Monday, November 13, 2006

November 13

EthelUnIt has been one thousand and four years since the St. Brice's Day Massacre, when the English King Aethelred ("The Unready") ordered the killing of every Dane in his country. Explanations for the slaughter are varied. According to the 12th century chronicles of John of Wallingford, the English -- particularly the men -- resented the Danes because of their impeccable cleanliness, which made them somewhat more appealing to the local women. More plausibly, Ethelred was motivated by concerns that the Danes were plotting against his rule. Indeed, the Danes had occupied and governed much of the central and eastern regions of England (known as "Danelaw") since the late ninth century; although the English kings had gradually eroded the holdings of Danelaw, Viking raiders had accelerated their raids against the countryside since a.d. 980, extracting tributes that depleted the nation's wealth.

In November 1002, Aethelred announced that the cleansing would begin:
For it is fully agreed that to all dwelling in this country it will be well known that, since a decree was sent out by me with the counsel of my leading men and magnates, to the effect that all the Danes who had sprung up in this island, sprouting like cockle amongst the wheat, were to be destroyed by a most just extermination, and thus this decree was to be put into effect even as far as death . . . .
Wallingford and William of Jumieges among other later chroniclers reported that Danish women were buried waist-deep in the earth before being set upon by mastiffs; children were crushed with rocks. It being harvest month, English mobs used farm implements to dispatch their victims. Few were spared. Aethelred was particularly pleased to report that the Danish population of Oxford, "striving to escape death," took refuge in St. Frideswide's Church. When their pursuers were unable to force them from the church, "they set fire to the planks and burnt, as it seems, this church with its ornaments and its books."

Unremarked in Aethelred's account, of course, was the fact that none of the refugees survived the fire. He generously appropriated funds for the reconstruction of the church.

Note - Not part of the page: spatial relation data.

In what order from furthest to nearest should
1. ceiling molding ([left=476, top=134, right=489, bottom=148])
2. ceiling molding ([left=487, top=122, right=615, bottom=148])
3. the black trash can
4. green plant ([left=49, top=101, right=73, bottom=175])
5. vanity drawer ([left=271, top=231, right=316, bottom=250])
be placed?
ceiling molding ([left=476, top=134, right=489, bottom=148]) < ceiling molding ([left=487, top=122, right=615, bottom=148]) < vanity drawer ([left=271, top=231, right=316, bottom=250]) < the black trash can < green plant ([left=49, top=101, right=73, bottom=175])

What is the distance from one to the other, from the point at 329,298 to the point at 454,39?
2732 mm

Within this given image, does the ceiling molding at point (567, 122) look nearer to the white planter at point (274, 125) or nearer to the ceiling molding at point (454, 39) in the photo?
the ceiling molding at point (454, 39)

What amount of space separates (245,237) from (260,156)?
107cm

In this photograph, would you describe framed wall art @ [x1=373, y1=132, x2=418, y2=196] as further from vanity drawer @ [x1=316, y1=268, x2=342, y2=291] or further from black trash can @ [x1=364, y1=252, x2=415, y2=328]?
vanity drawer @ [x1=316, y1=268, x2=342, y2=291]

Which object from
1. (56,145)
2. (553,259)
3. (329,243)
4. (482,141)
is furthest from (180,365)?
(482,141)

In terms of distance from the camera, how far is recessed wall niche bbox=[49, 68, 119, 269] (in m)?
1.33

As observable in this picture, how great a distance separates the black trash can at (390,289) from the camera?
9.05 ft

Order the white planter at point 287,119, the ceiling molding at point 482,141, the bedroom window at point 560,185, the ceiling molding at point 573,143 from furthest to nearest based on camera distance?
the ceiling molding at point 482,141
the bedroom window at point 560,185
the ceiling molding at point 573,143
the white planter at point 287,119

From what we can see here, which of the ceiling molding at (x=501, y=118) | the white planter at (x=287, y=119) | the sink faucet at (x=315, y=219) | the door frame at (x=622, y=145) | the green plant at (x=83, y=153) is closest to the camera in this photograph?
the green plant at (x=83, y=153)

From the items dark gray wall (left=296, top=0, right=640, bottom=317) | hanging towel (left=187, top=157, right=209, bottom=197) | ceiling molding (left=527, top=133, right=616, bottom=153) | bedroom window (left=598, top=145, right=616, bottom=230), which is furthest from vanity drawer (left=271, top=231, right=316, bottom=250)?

The Danes would have their revenge soon enough, as Aethelred's shortsighted policy only magnified the anger of Sweyn Forkbeard, the ruler of Denmark, whose sister Grunhilde was among those killed on 13 November 1002. The following year, Forkbeard commenced a ten-year campaign that ultimately sent Aethelred aflight to Normandy in 1013. Alas, Forkbeard was only able to savor his victory for a short time. Five weeks after taking the crown of England in December 1013, the vengeful Dane died unexpectedly.